▶ [Work instruction]
Please revise the story of the Canadian soldier from "That’s when Emmerson" to "settled in Ontario.", putting "candy bars" wherever "chocolate bars" appears in that stretch.

▶ [Text section]

In May 1945, George Emmerson was a young Canadian private stationed in Enschede, Holland, when he met a starving man who had just been liberated from a Nazi labour camp.
The man was clinging to life, desperate for food.
Emmerson cooked him a meal of beef and potatoes. He then dug into his pocket, found two chocolate bars his parents had mailed him, and handed them over.
“I didn’t know if he was going to live or die,” Emmerson said.
The two men parted ways. Emmerson went home to Ontario, where he got married.
Nearly 70 years later, a chance encounter brought the two men back together.
Emmerson went into a furniture store in Whitby, Ont., and started talking to the woman running the store. Both were from nearby Port Perry.
When the woman learned that Emmerson was a veteran, she mentioned that her Dutch father had been held in a labour camp and nearly died of starvation, but was saved by a Canadian soldier.
That’s when Emmerson told her his own story.
“When I came to the part about the two chocolate bars, she went into sobbing and I wondered what was the matter,” Emmerson said. “She said, ‘That was my father.’”
The man Emmerson had saved, Henk Metselaar, had moved to Canada after the war and settled in Ontario.
“That story he had told us his whole life,” Metselaar’s daughter, Hillie Carnegie, told CTV News. “That’s why he came to Canada -- because of that Canadian soldier.”
Metselaar now has advanced Alzheimer’s disease. It’s unclear how much he can remember of his encounter with Emmerson at the end of the war.
This week, Emmerson visited Metselaar in his Oshawa nursing home -- incredibly, in the same town where Emmerson lives.
“Do you remember a little bit?” Emmerson asked, as Metselaar looked back.
From his pocket, Emmerson brought out a gift: two chocolate bars.

▶ [Supplied information]

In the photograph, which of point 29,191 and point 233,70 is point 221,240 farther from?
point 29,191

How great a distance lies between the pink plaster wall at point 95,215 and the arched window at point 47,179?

▶ [Task answer]
That’s when Emmerson told her his own story.
“When I came to the part about the two candy bars, she went into sobbing and I wondered what was the matter,” Emmerson said. “She said, ‘That was my father.’”
The man Emmerson had saved, Henk Metselaar, had moved to Canada after the war and settled in Ontario.